My husband, Gary, is a history buff and a rocket scientist who went to Cal Tech and with both his graduate and undergraduate studies, started his own business in his garage and sold it in 1998 for a lot of money. He’s a very generous individual. He was involved in the [Museum of the Northern Great Plains] in Fort Benton, Montana. We have donated $3 million to that museum.
And when we did that, we decided to support the Clark County Museum and the Guild’s [Heritage in Motion] project. That money is to make sure that the house is created as an exhibit. We want to have a place where children can come and learn the history of not only Howard Hughes, but the city of Las Vegas.
I certainly can see children benefiting from an immersive exhibit like the ones you already have at Clark County Museum’s Heritage Street. Why do you think it’s important to give them these kinds of enriching opportunities?
I’m concerned about some of the youth and even my own grandchildren and great grandchildren. They can sit in a room and be on their phones or their tablets typing away, and never say a word to one another. Not only will this give them the opportunity to discuss history and discuss knowledge in school, it can also get them away from that electronic world, where they can actually learn and see and do what was in the past.
What’s on your historic preservation wishlist?
What do we not have at the museum?

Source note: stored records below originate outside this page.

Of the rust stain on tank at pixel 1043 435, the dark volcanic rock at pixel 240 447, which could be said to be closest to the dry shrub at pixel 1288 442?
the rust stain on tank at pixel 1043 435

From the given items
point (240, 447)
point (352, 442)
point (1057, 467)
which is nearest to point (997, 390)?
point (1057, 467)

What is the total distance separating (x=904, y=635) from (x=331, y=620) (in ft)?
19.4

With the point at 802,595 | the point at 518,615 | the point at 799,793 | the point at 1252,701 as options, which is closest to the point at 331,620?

We don’t have a barbershop. We don’t have a casino or a bar. We don’t have a soda fountain or a drug store. I think it’s important we have something from Boulder City, something from Searchlight [to represent] all of Clark County. We could pull from any area to bring other buildings or history to the museum.
I’m a child of the late ’40s and ’50s, and soda fountains were a very popular thing at the time. Gambling is historic for Las Vegas, so I think we need to represent something from a casino. Maybe a school. There’s lots of things we don’t have yet that we could really use at the museum.
What’s involved in moving an entire house?
This is a real project, because it’s … out of slab rather than a foundation. And because it’s brick, cinderblock and flagstone, it’s going to be a very difficult move. Would it be easier to take it apart brick by brick and build it back up?
What they have to do is, every three feet, they have to put up a steel girder underneath the house, and then they have to support it from the inside and the outside so that the walls don’t break. And we’re probably going to have to cut it in half, because it’s got to go down to the museum on Boulder Highway.
Howard Hughes invested in casinos, movies, aviation, real estate. He was really a mogul of anything he wanted, he had so much money. Why should regular, everyday people care about the history he left behind?
If you don’t know what’s going on before you were here, then you can’t understand what’s going to happen in the future. You really need to learn from history. … I think history does repeat itself. I know I have clothes that I wore many years ago that have come back in style. So I think history does the same thing. It’s recurring. This is just a piece of what we want to preserve.
HOME + HISTORY: GREEN HOUSE TOURS April 17, times vary, $20, nevadapreservationfoundation.org.